The Minister of State for Works and Housing, Mu’azu Jaji Sambo, has highlighted the need to review and reform the land use law to facilitate housing development in Nigeria.
The Minister made the remarks yesterday in Abuja during his visit to the Federal Housing Authority (FHA).
He said the law is a big challenge for housing provision because under it all land is administered by state governments. He noted that the federal agency wanted to develop homes for low- and middle-income people, but did not have land.
“That means we’re at the mercy of different state governments for us to get land, because you can’t build a house on water, houses are built on land. And that land has to have titles. We also know that there are other things that are associated with these titles from the beginning to the end of these processes.
“That’s why I was saying there is a need for us to review the land use law and simplify it. The law does not help housing construction.
“We can have reforms, there are various reforms we have tried in other jurisdictions and it has worked successfully. Easy access to land will lead to easy access and provision of houses,” Sambo said.
He noted that the FHA was created to deal with a particular segment of society, adding that President Buhari’s nine-point priority areas included social inclusion.
According to him, social inclusion means the empowerment of the poor. He said that anyone who does not know where to sleep has an incomplete life. He said the president had made it clear that infrastructure was his number one priority.
He said infrastructure includes housing infrastructure and that there is no better organization to drive housing infrastructure than the Federal Housing Authority, whose history dates back to 1973.
In his welcome address, FHA Director General Senator Gbenga Ashafa said that when the current leadership took over in 2020, the authority was in limbo with its ability to fulfill its mandate at rock bottom, but now the narrative has changed. for the best.

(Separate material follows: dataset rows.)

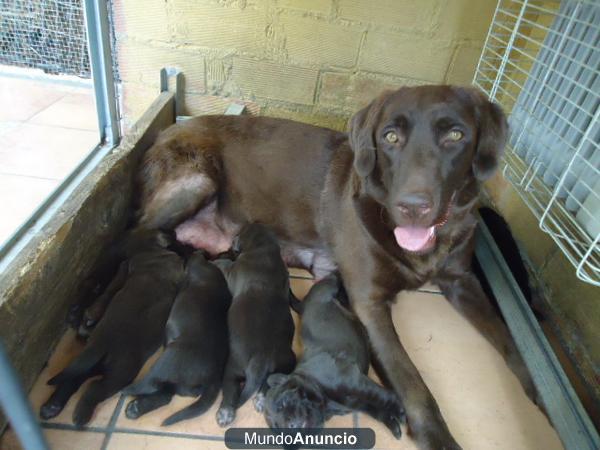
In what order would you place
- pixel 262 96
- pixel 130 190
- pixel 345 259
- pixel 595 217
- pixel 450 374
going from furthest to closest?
pixel 262 96, pixel 130 190, pixel 345 259, pixel 450 374, pixel 595 217

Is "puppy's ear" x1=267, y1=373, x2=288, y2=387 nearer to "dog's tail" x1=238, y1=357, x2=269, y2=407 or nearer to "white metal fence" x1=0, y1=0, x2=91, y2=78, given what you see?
"dog's tail" x1=238, y1=357, x2=269, y2=407

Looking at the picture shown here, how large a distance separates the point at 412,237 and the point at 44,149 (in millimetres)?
2039

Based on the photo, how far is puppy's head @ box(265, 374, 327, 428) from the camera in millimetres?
1260

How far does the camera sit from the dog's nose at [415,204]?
138cm

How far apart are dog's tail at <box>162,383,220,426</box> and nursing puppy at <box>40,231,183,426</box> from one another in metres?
0.17

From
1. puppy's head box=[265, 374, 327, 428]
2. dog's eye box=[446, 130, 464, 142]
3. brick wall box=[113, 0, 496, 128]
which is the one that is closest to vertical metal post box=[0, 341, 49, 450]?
puppy's head box=[265, 374, 327, 428]

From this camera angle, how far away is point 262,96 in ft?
8.81

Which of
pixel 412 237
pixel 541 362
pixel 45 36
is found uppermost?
pixel 45 36

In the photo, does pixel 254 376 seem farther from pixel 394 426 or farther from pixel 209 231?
pixel 209 231

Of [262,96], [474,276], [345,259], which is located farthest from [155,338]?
[262,96]

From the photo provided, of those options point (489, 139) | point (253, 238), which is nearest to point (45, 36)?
point (253, 238)

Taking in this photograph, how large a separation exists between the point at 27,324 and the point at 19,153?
56.8 inches

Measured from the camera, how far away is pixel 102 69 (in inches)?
89.7

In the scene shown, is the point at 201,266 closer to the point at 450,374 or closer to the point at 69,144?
the point at 450,374
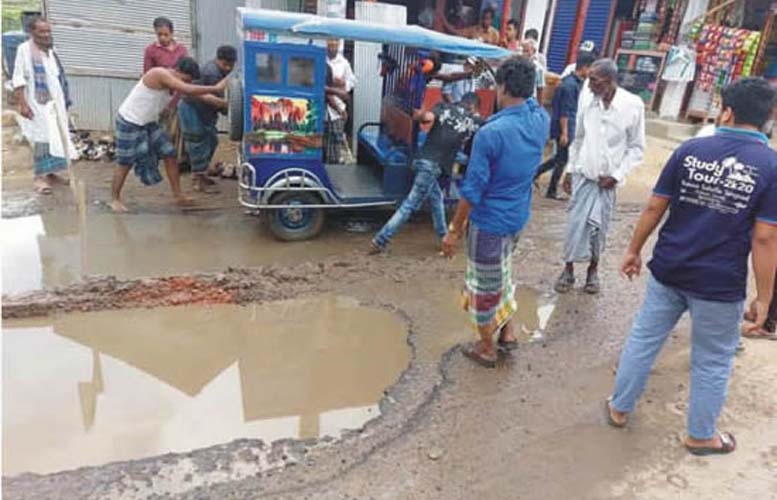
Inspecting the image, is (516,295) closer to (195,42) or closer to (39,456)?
(39,456)

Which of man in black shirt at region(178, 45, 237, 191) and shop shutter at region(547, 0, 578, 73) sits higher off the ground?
shop shutter at region(547, 0, 578, 73)

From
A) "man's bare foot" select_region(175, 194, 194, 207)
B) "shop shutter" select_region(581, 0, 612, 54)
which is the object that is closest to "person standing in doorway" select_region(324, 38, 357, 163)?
"man's bare foot" select_region(175, 194, 194, 207)

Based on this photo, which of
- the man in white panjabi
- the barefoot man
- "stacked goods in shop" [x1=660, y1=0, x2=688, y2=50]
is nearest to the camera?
the barefoot man

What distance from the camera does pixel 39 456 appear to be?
111 inches

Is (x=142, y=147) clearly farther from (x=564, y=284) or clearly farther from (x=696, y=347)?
(x=696, y=347)

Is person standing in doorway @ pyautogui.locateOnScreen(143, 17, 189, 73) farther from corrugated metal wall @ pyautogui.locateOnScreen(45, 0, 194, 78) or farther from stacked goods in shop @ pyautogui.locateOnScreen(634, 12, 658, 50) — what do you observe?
stacked goods in shop @ pyautogui.locateOnScreen(634, 12, 658, 50)

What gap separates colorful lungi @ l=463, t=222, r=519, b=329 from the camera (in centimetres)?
344

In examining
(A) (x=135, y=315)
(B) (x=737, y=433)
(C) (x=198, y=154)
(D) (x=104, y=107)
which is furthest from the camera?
(D) (x=104, y=107)

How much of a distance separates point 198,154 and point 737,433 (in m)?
5.41

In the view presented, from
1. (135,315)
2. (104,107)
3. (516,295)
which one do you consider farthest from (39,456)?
(104,107)

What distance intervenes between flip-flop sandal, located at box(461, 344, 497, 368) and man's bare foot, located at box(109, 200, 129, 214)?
12.4ft

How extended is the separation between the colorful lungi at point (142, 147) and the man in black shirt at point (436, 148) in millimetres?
2337

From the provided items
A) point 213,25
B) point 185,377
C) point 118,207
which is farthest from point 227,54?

Ashafa said management had, within a year of taking office, put in place a staff welfare program that provides a good working environment to ensure productivity. She has developed new partnerships with key industry players for an alternate source of authority project funding and is currently implementing the new corporate structure that will make FHA competitive in the new world economic environment. .
He said, “There are key challenges that appear to be a serious impediment to achieving the ultimate goal of bringing the FHA to a position of peak performance.
“The authority establishment laws are outdated and do not correspond to the current realities of industry expectations, the need for their revision is eminently important.”